HARFLERE CAN VEREN SANATÇI

Çocukluğumda “Arkası Yarın” adıyla dinlediğim radyo oyunlarındaki sesler bugün bile kulaklarımdadır. Kusursuz bir diksiyon, doğru bir Türkçe, doğru vurgular ve güçlü ses tonlarıyla kimler yoktu ki…

Kâmuran Usluer, Kâmran Yüce, Kerim Afşar, Toron Karacaoğlu, Ali Ejder Akışık, Beyhan Saran, Rüştü Asyalı, Alev Sezer, Agâh Hun, Alpay İzbırak, Ani İpekkaya, Bedia Muvahhit, Bilge Zobu, Arsen Gürzap, Sezai Aydın, Jeyan Mahfi Ayral, Necdet Mahfi Ayral, Mazlum Kiper, Soner Ağın, Kerem Yılmazer, Çetin Tekindor, Mümtaz Sevinç…

İşte, yaşamımızda yer etmiş, kulaklarımızdan silinmeyecek bu seslerden biri de tiyatro, sinema, dizi oyuncusu ve seslendirme sanatçısı Mümtaz Sevinç’ti.

17 yıl önce, 24 Ocak 2006’da yitirdiğimiz Sevinç 9 Şubat 1952’de Elazığ’da Sürsürü Mahallesi’nde doğmuş, daha çocuk yaşlarda Ankara Devlet Tiyatrosu’nda oyunculuğa başlamış, Hacettepe Üniversitesi Fizik Mühendisliği bölümünü bitirmiş, nükleer fizik alanında yüksek lisans eğitimi görmüş, sonradan yönünü tiyatroya çevirmiş; devlet tiyatrolarında, özel tiyatrolarda, dizi, sinema filmlerinde oynamış, yüzlerce yabancı filmde başrol oyuncularını seslendirmiş ve radyo tiyatrolarında görev almıştır.

Özellikle, Nâzım şiirlerini inanılmaz güzellikte okuyan, Mümtaz Sevinç, yabancı sinema filmlerindeki dublajlarda Antony Hopkins, Michael Douglas, Michael Landon, Don Johnson, Steve McQueen, Steve Martin, Paul Newman, Alain Delon, Jean Paul Belmondo gibi oyuncuları seslendirmiş ve sesi bu yabancı sanatçılarla özdeşleşmiştir.

Eğitimi sırasında Ankara Birlik Tiyatrosu’nda tanıştığı Vasıf Öngören’in desteğiyle tiyatro sanatıyla ilgilenmiş, bir süre Nisa Serezli-Tolga Aşkıner Tiyatrosu’nda, 1978 yılından sonra Ankara Devlet Tiyatroları’nda görev almış 1994’te İstanbul Devlet Tiyatroları’nda çalışmaya başlamış, Nazım Hikmet’in “Ferhad ile Şirin” oyunundaki rolüyle “En İyi Erkek Oyuncu” ödülünü kazanmıştır. .

Ankara ve İstanbul Devlet tiyatrolarında, özel tiyatrolarda yüzlerce önemli rolde oynayan Mümtaz Sevinç’in oyuncu olarak görev yaptığı birçok da sinema ve dizi filmi vardır. Ama onun en bilinen özelliği insana huzur veren ses tonu ve dile olan hâkimiyetidir.

• _İstenen_
Sayfa alıntısına göre Mümtaz Sevinç "En İyi Erkek Oyuncu" ödülünü hangi oyundaki rolüyle kazanmıştır? Veri, sayfa alıntısından bağımsız, ayrı bir malzemedir.

• _Veri_
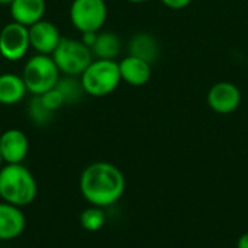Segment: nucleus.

• _Yanıt_
Nazım Hikmet'in "Ferhad ile Şirin" oyunundaki rolüyle.